# Ripening Fruit



## Claire (Dec 11, 2010)

OK, I know some fruit will ripen on the shelf.  I'm a sucker for buying stuff for kids' school fund-raisers, and am happy that the past couple of  years, instead of buying unwanted candy bars, I'm buying boxes of fruit.  HOWEVER, this year a box of pears arrived not ripe enough (edible, but too green to taste like much).

Question is, will pears ripen if I leave them out?  In the fridge drawer?


----------



## Rocklobster (Dec 11, 2010)

Here is the technique I use. 
Use a container with a tight lid. The lid helps trap the ethylene gas that fruits give off as they ripen. The fruit ripens faster in higher concentrations of ethylene gas. You can also use a brown paper bag. Fold the bag top down to keep in the ethylene gas.


​


----------



## justplainbill (Dec 11, 2010)

Pretty much says it all-
How to ripen winter pears to perfection


----------



## babetoo (Dec 11, 2010)

brown bag works for me. don't do em all at once. then you can do a few at a time and enjoy them longer.


----------



## Bolas De Fraile (Dec 12, 2010)

I pick my conference pears early, I then place on brown paper with gaps in between and cover with more paper, if I get the timing right(about 3 months) they are perfect for Chrimbo.


----------



## taxlady (Dec 12, 2010)

I stick whatever fruit I want ripened in a plastic bag with an apple.


----------



## vitauta (Jul 10, 2011)

i placed one of my nectarines in a brown paper bag early, early this morning.  it is now 13 hours later - it has some give but is not ready to eat yet.  i think it will be ripe for breakfast tomorrow....


----------



## Snip 13 (Jul 11, 2011)

Claire said:


> OK, I know some fruit will ripen on the shelf.  I'm a sucker for buying stuff for kids' school fund-raisers, and am happy that the past couple of  years, instead of buying unwanted candy bars, I'm buying boxes of fruit.  HOWEVER, this year a box of pears arrived not ripe enough (edible, but too green to taste like much).
> 
> Question is, will pears ripen if I leave them out?  In the fridge drawer?



Yes they will, just don't put them in the fridge! You can also put a few bananas with them to rush the ripening process. They ommit a gas that ripens the fruit. I keep my fruit in an open veggie rack in my kitchen.

Fruit that will ripen after picking:
Pears, peaches, avocado, apples, bananas, passion fruit, plums, papayas, persimmons, tomatoes, kiwi, honeydew melon, mangoes, guavas and figs.

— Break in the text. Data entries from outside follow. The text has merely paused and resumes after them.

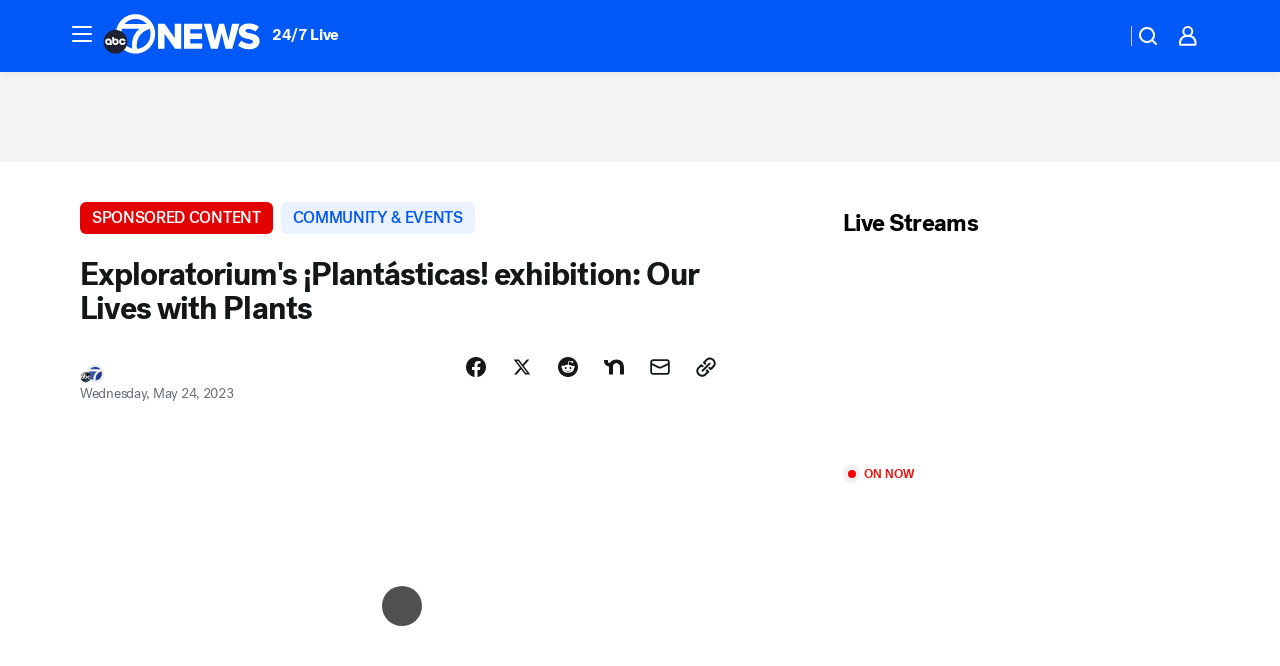

--- FILE ---
content_type: application/javascript
request_url: https://prod.gatekeeper.us-abc.symphony.edgedatg.go.com/vp2/ws/utils/2021/geo/video/geolocation/203/001/gt/-1.jsonp
body_size: 1073
content:
{"ver":"2021","device":"001","brand":"203","xmlns":"https://abc.go.com/vp2/ws/xmlns","user":{"allowed":true,"ip":"18.221.126.177","proxy":"hosting","bandwidth":"broadband","zipcode":"43230","city":"columbus","state":"oh","country":"usa","isp":"amazon technologies inc.","distributionChannel":"2","org":"amazon technologies inc.","useragent":"Mozilla/5.0 (Macintosh; Intel Mac OS X 10_15_7) AppleWebKit/537.36 (KHTML, like Gecko) Chrome/131.0.0.0 Safari/537.36; ClaudeBot/1.0; +claudebot@anthropic.com)","time":"Mon, 26 Jan 2026 05:14:55 -0500","xff":{"ip":"18.221.126.177, 18.68.21.72, 172.18.46.186"},"id":"D60B656C-A421-4971-8C2E-8B355720DA48"},"affiliates":{"affiliate":[{"name":"WSYX","logo":"https://cdn1.edgedatg.com/aws/v2/abc/Live/video/13877091/1ba6f58005365daed202fccf8ab4df07/284x160-Q75_1ba6f58005365daed202fccf8ab4df07.png","dma":"COLUMBUS, OH","rank":"34","id":"WSYX","event":{"url":{"callback":"event_flat_file","value":"https://liveeventsfeed.abc.go.com/wsyx.json"},"refresh":{"unit":"second","value":"300"}}}],"count":1},"server":{"time":"Mon, 26 Jan 2026 10:14:55 +0000"}}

Fruit that won't ripen: (some will soften but not ripen or get sweeter)
Grapes, pineapples, citrus fruit, strawberries, watermelons.

Hope this is helpful.


----------



## vitauta (Jul 11, 2011)

i just finished having a beautiful bowl of ripe nectarines with sweetened heavy cream for breakfast.  one nectarine was ripened overnight in a paper bag, the others sat out on the kitchen counter for the same amount of time.  all were equally ripe, juicy and delicious....


----------